§ Goal of the exercise:
Extract every item below and reproduce each line verbatim, keeping its wording and numbers unchanged.

§ Extracted entries:

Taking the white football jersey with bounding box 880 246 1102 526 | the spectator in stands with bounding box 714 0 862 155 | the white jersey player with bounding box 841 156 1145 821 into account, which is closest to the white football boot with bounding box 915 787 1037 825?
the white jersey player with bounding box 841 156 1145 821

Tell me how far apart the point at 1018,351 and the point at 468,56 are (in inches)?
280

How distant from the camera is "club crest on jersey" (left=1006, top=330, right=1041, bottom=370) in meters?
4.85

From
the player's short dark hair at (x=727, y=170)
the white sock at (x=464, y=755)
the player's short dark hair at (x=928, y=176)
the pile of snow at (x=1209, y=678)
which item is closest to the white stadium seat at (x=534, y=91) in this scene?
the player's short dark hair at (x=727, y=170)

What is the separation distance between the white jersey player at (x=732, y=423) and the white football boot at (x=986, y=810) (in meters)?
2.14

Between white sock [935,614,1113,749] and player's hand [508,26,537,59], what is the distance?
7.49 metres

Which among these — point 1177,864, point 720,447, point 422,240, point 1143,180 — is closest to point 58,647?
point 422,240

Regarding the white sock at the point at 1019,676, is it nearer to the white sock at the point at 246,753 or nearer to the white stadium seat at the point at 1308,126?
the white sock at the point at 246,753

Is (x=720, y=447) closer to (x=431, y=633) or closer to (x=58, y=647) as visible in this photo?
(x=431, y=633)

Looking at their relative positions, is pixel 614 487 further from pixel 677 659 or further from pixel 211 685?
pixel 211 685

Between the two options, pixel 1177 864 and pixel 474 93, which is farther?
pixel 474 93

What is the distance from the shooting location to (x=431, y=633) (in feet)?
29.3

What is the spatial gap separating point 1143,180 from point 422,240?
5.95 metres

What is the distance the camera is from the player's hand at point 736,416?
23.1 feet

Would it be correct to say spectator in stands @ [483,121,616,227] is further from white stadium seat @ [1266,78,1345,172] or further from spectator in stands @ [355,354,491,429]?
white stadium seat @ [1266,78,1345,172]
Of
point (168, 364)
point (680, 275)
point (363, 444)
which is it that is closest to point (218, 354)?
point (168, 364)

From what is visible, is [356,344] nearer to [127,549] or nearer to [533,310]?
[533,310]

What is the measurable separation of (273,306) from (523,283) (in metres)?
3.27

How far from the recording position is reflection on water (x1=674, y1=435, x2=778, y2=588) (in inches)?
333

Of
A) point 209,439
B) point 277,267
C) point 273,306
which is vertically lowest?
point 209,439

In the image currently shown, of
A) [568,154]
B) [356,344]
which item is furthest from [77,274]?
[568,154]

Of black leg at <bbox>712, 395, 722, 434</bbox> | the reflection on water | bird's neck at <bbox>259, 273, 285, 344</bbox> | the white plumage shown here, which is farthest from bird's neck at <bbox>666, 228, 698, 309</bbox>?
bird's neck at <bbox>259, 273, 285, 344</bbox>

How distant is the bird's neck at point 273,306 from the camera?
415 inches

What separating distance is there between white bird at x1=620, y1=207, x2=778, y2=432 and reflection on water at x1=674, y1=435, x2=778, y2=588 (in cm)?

§ Result:
Taking the white football jersey with bounding box 880 246 1102 526 | the spectator in stands with bounding box 714 0 862 155 | the white jersey player with bounding box 841 156 1145 821 into account, which is closest to the white football boot with bounding box 915 787 1037 825?
the white jersey player with bounding box 841 156 1145 821

Tell me how far apart the point at 1018,351 and the point at 468,56 are (in inches)?
280

How distant from the camera is "club crest on jersey" (left=1006, top=330, right=1041, bottom=370) in meters?
4.85

From
the player's short dark hair at (x=727, y=170)
the white sock at (x=464, y=755)
the player's short dark hair at (x=928, y=176)
the pile of snow at (x=1209, y=678)
which item is closest to the white stadium seat at (x=534, y=91) in this scene?
the player's short dark hair at (x=727, y=170)

What is the separation distance between the white jersey player at (x=732, y=423) and the white football boot at (x=986, y=810) (in meters)?
2.14

Between white sock [935,614,1113,749] and player's hand [508,26,537,59], what is the distance?
7.49 metres

Which among these — point 1177,864, point 720,447, point 422,240, point 1143,180 — is closest to point 58,647?
point 422,240

Regarding the white sock at the point at 1019,676, is it nearer to the white sock at the point at 246,753 or nearer to the white stadium seat at the point at 1308,126?
the white sock at the point at 246,753

Is (x=720, y=447) closer to (x=431, y=633) or closer to (x=58, y=647) as visible in this photo?
(x=431, y=633)

Looking at their relative positions, is pixel 614 487 further from pixel 677 659 or further from pixel 211 685?
pixel 211 685

Between the two options, pixel 1177 864 and pixel 474 93, which is farther?
pixel 474 93

What is the distance from the shooting location to (x=431, y=633) (in feet)?
29.3

What is the spatial gap separating point 1143,180 from point 422,240?
5.95 metres

What is the distance the camera is from the player's hand at point 736,416?
23.1 feet

Would it be correct to say spectator in stands @ [483,121,616,227] is further from white stadium seat @ [1266,78,1345,172] or further from spectator in stands @ [355,354,491,429]?
white stadium seat @ [1266,78,1345,172]
Of
point (168, 364)
point (680, 275)
point (363, 444)
which is it that is closest to point (218, 354)?
point (168, 364)

From what is visible, is [356,344] nearer to [127,549] or nearer to [533,310]?
[533,310]

What is the measurable separation of (273,306) from (523,283) (in metres)?
3.27

How far from the recording position is reflection on water (x1=674, y1=435, x2=778, y2=588) (in inches)?
333

Of
A) point 209,439
B) point 277,267
C) point 273,306
which is vertically lowest?
point 209,439

In the image currently shown, of
A) [568,154]
B) [356,344]
which item is furthest from [77,274]?
[568,154]

Of black leg at <bbox>712, 395, 722, 434</bbox> | the reflection on water | bird's neck at <bbox>259, 273, 285, 344</bbox> | the white plumage shown here, which is farthest from bird's neck at <bbox>666, 228, 698, 309</bbox>?
bird's neck at <bbox>259, 273, 285, 344</bbox>

How distant is the bird's neck at point 273,306 from the camera?
415 inches

What separating distance is there between white bird at x1=620, y1=207, x2=778, y2=432 and reflection on water at x1=674, y1=435, x2=778, y2=588 (in cm)?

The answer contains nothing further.